START Supplied material

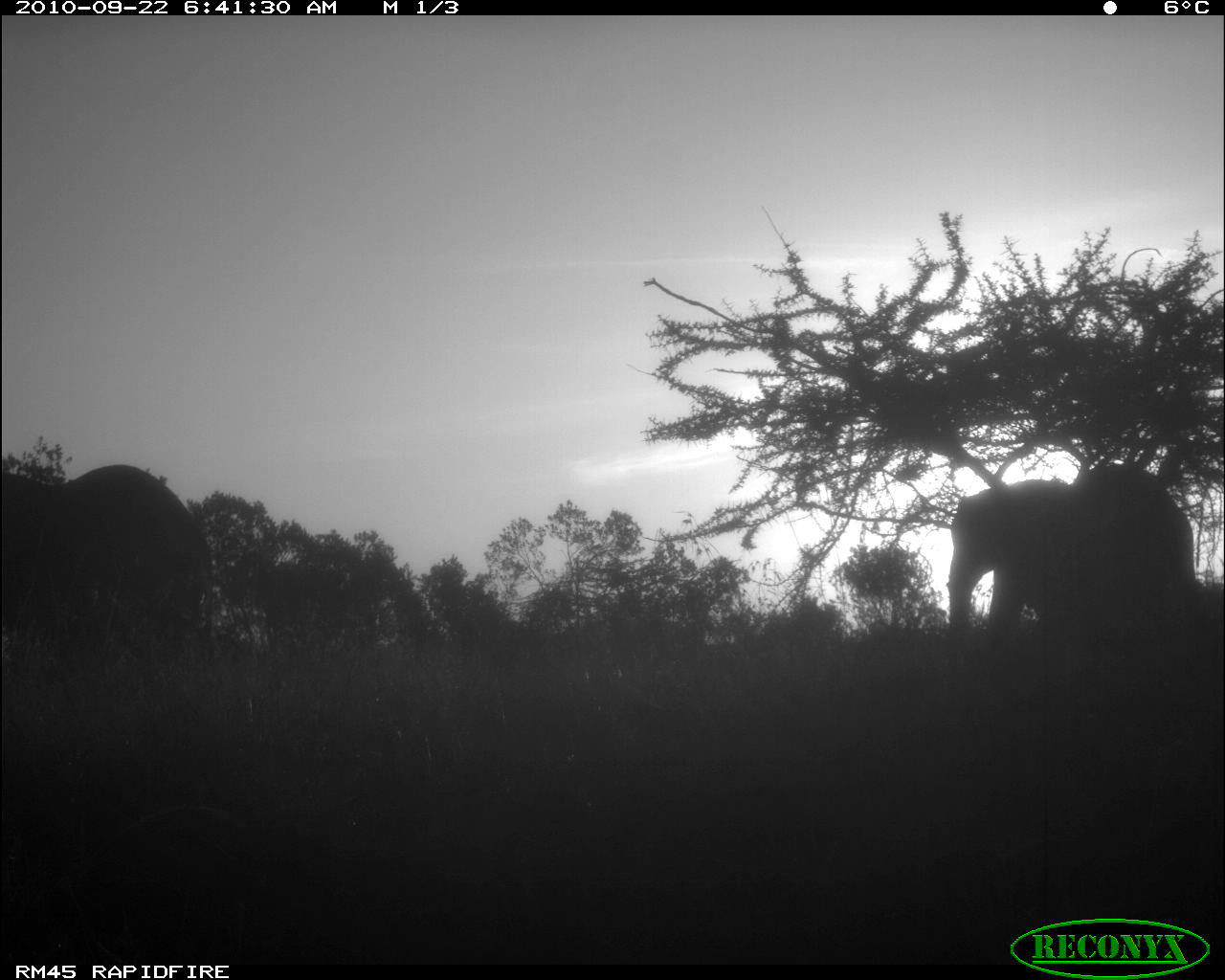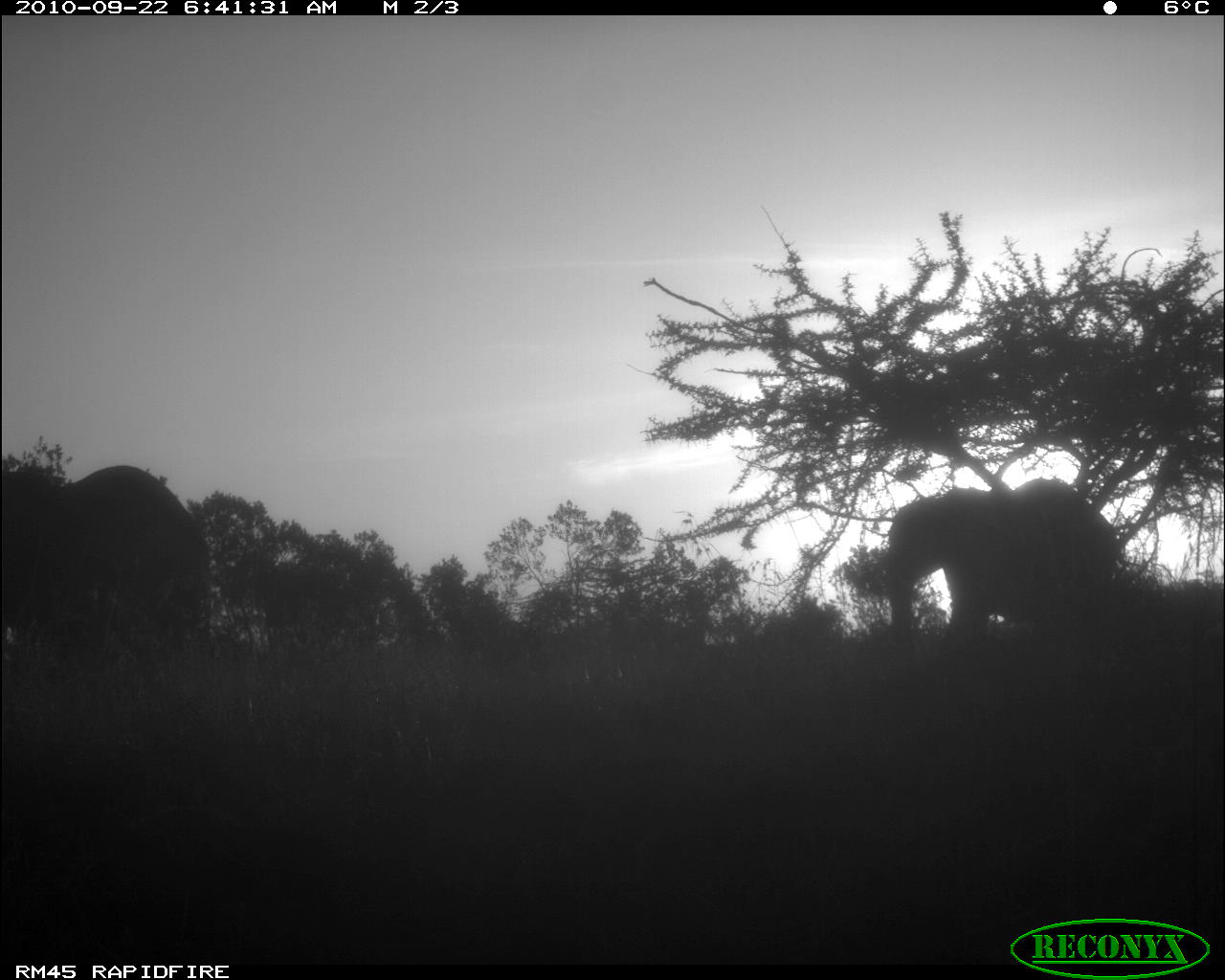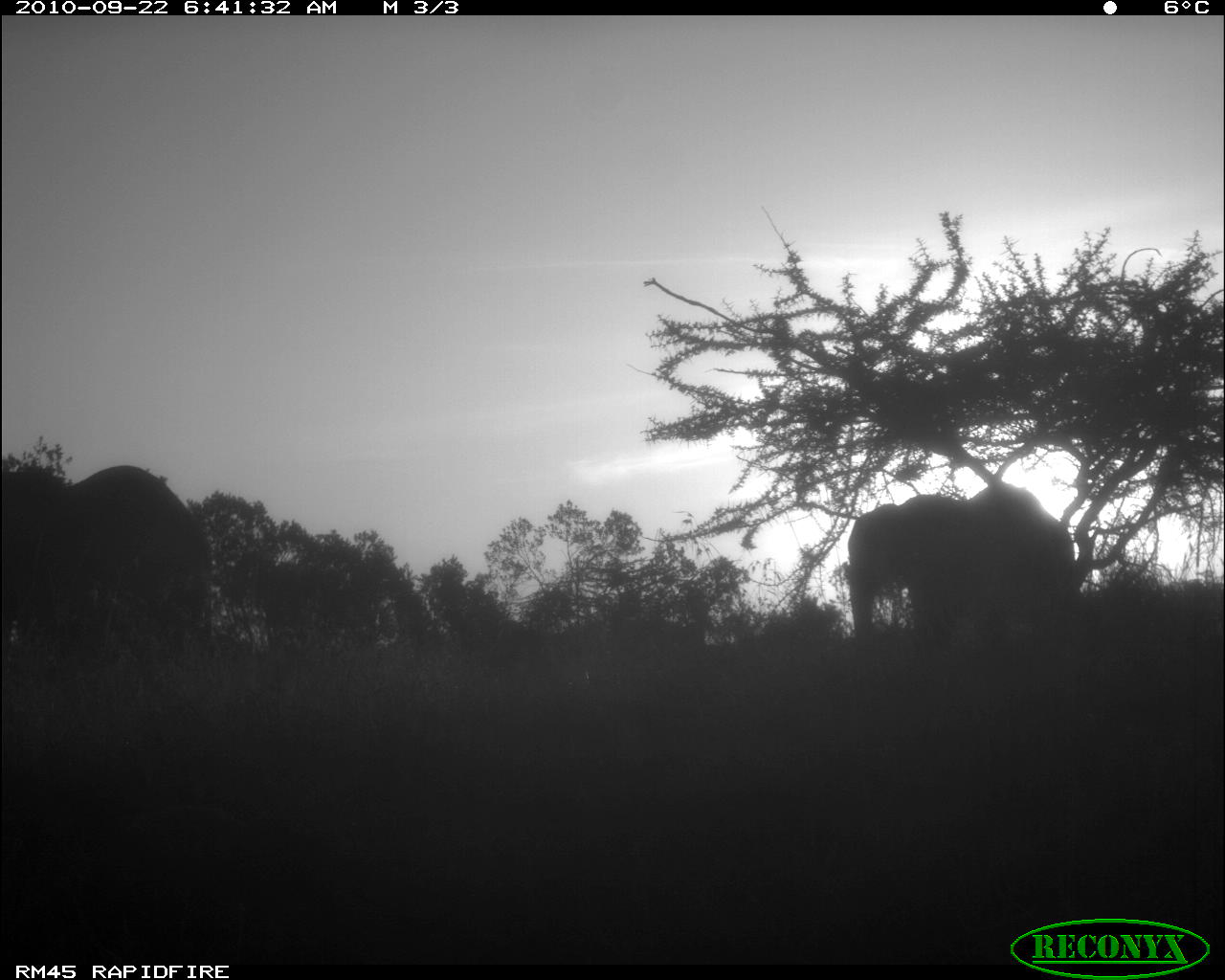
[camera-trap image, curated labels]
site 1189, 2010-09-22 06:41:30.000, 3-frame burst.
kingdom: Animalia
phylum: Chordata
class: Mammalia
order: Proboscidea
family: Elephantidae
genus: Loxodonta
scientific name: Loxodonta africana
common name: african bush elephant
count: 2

END Supplied material

Exercise objective — Would you please reproduce every line from the one containing "family: Elephantidae" through the final line of the listing, and only those lines?

Exercise response —
family: Elephantidae
genus: Loxodonta
scientific name: Loxodonta africana
common name: african bush elephant
count: 2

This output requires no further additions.